Will Brown’s eco-contractors really look at the whole way these new developments work? Or will they end up as sought-after, trendy developments whose residents, in practice, commute miles to work, shop in supermarkets and rarely walk or use the bus?

Finally, these pilot schemes sound suspiciously like precursors to another New Labour favourite for the next stage: big contracts with even bigger companies to build the eco-towns themselves. This approach would combine the worst bits of Brown’s bias towards multi-national business and his over-emphasis on centralised control, and is not the model we need if we want to see our nascent green industries grow into the mature, diverse, localised markets we need.

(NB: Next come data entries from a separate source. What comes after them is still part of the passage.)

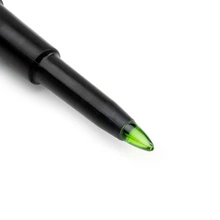 Milwaukee MA920B/1  Elektroda pH typu Direct Stick do miernika Milwaukee MW102 PRO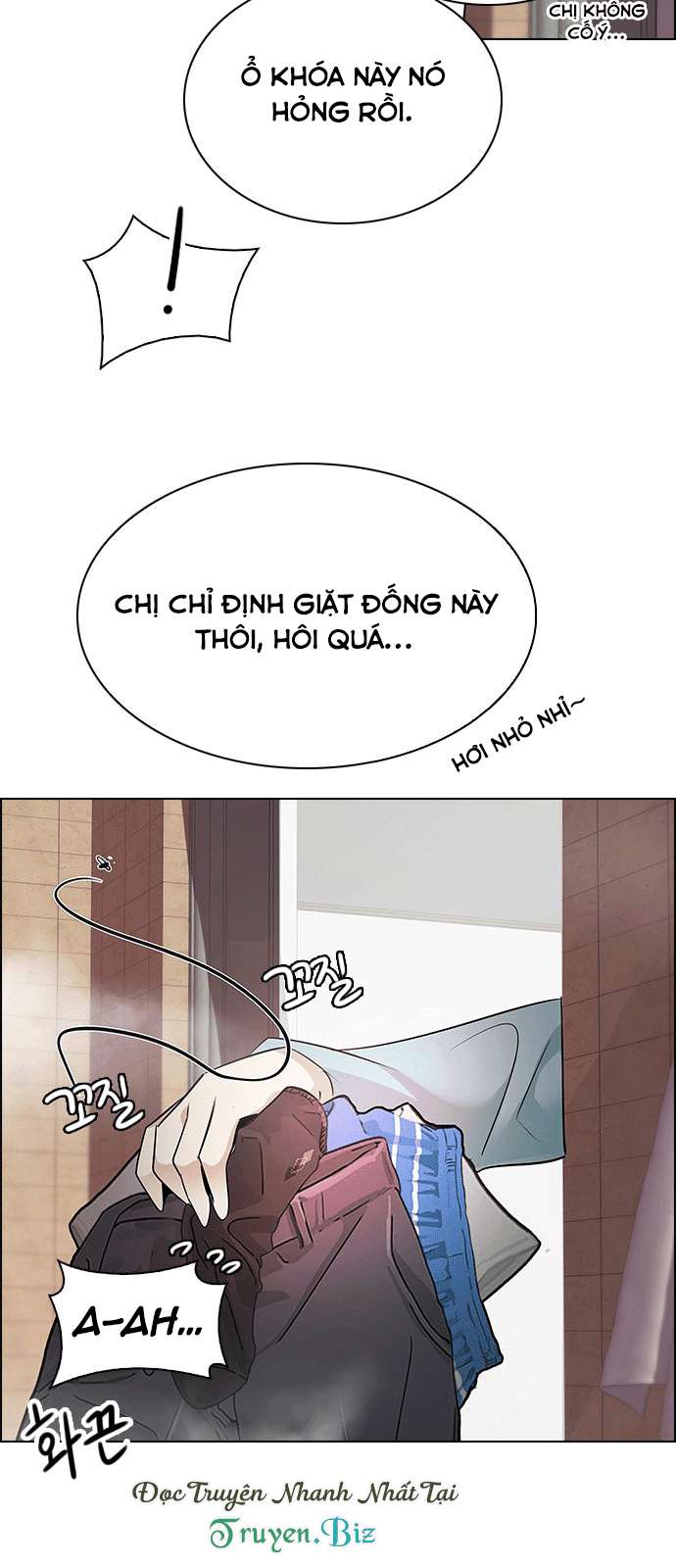 Dice - Chương 205 - Trang 52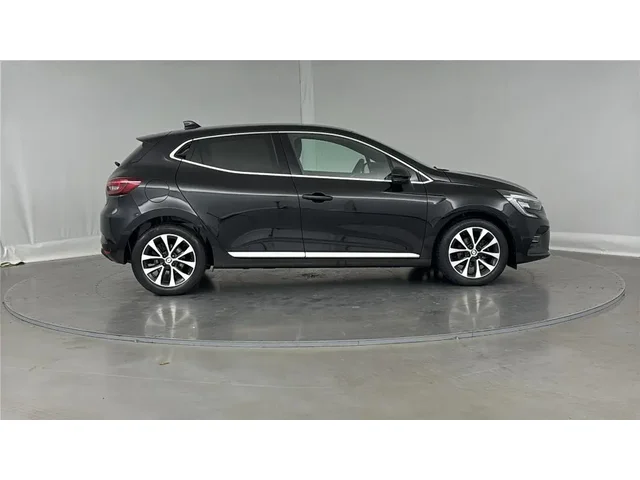 Occasion Renault Clio à Englos chez DACIA ENGLOS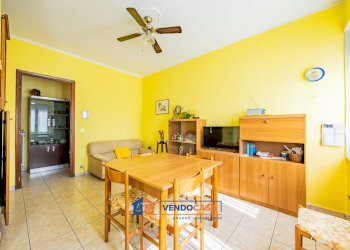 Bilocale Piobesi Torinese - foto 14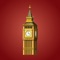 Strike the chimes of Big Ben and other kinds of  bells with your iPhone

Handing out massive contracts like this not only discriminates against all the smaller, more innovative, green construction companies springing up around the country, but also leaves open the possibility of bad decisions multiplied on a grand scale meaning things go wrong in a big way too. Needless to say that eco-towns built with fatal flaws would seriously set back public confidence in, and the development of, green industries.

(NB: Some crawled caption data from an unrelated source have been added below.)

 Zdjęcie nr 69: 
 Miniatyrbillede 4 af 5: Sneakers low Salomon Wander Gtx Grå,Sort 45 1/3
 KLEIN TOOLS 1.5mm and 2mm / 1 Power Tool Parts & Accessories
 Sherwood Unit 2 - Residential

Not relying solely on one technology or one supplier is the essence of real sustainability. A far better model for this scheme would be a patchwork of hundreds of smaller eco-projects, with contracts awarded by local regions and communities for both new homes (in existing towns, near existing transport links) and refurbishment of old buildings, with green measures spread around a range of proven technologies.

I am sad to say all this. By instinct I want anything labelled ‘green’ to succeed but, despite the pretty eco-rhetoric, I just don’t have faith that this scheme will actually be good for the planet.